§ What to produce:
Look through the lines below; wherever the word "camera" appears, copy that line.

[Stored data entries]
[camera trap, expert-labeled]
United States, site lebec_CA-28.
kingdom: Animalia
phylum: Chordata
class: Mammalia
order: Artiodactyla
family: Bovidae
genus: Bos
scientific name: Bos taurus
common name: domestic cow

* * *

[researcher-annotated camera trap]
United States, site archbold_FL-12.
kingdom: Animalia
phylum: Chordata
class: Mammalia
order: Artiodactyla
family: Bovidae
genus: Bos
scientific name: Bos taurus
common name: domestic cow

---

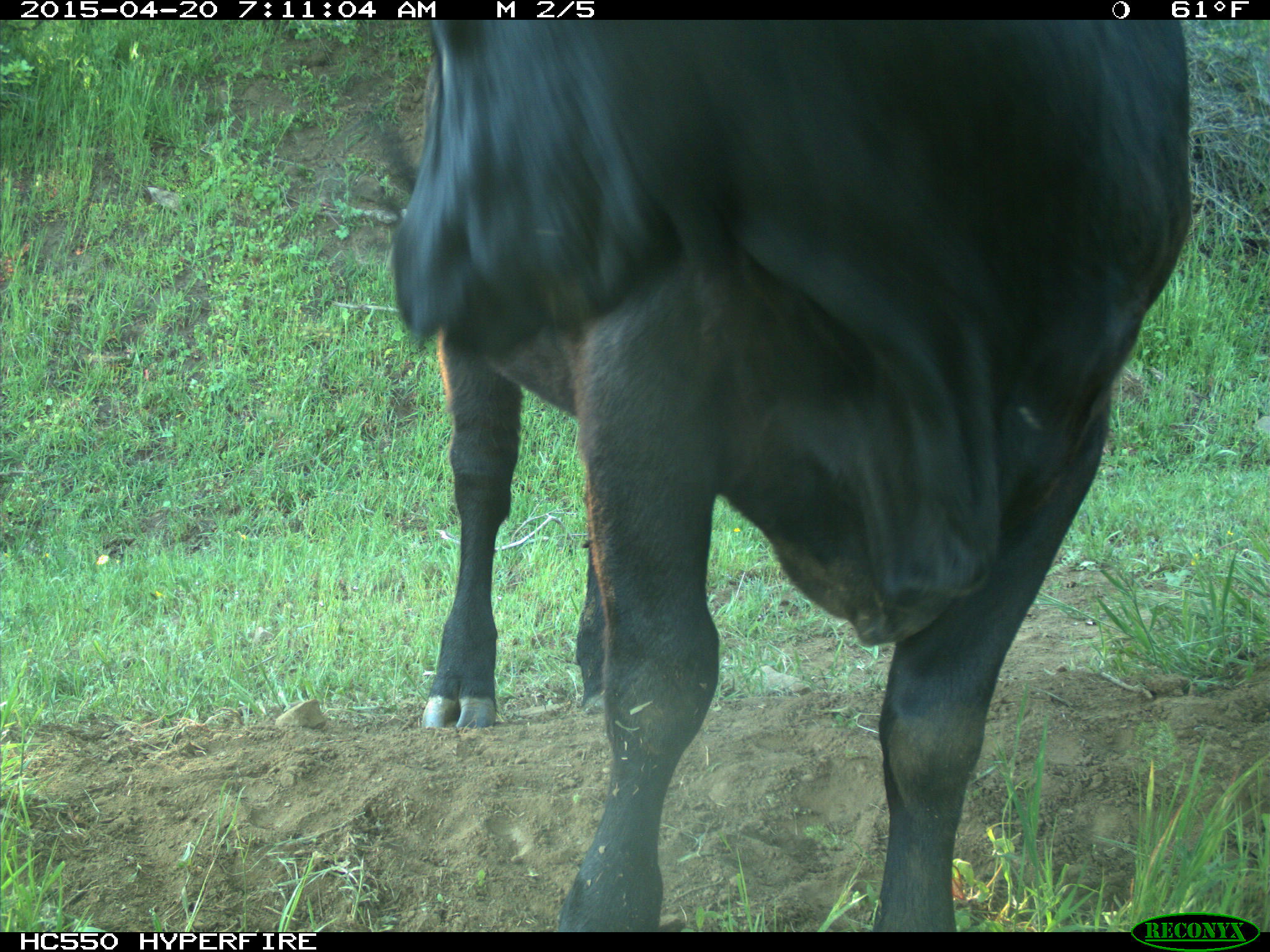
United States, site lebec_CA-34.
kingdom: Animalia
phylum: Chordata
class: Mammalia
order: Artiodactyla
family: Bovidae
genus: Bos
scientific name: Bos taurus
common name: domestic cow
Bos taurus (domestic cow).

§ Expected answer:
[camera trap, expert-labeled]
[researcher-annotated camera trap]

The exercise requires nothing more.